→ **Do this**
Copy every line of the records below, leaving out the pictures. Multiply each coordinate in the answers by 1.7 and round it to a whole number, rounding halves up, and keep every other number unchanged.

→ **Given information**
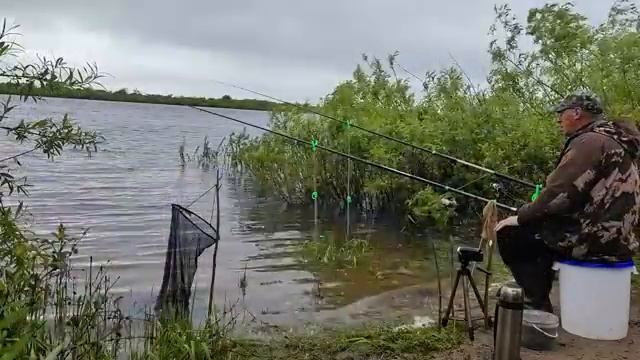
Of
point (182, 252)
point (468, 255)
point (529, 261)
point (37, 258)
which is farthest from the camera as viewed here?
point (182, 252)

→ **Solution to the problem**
Of
point (182, 252)
point (468, 255)
point (529, 261)
point (37, 258)
which is farthest from the camera as viewed here?
point (309, 428)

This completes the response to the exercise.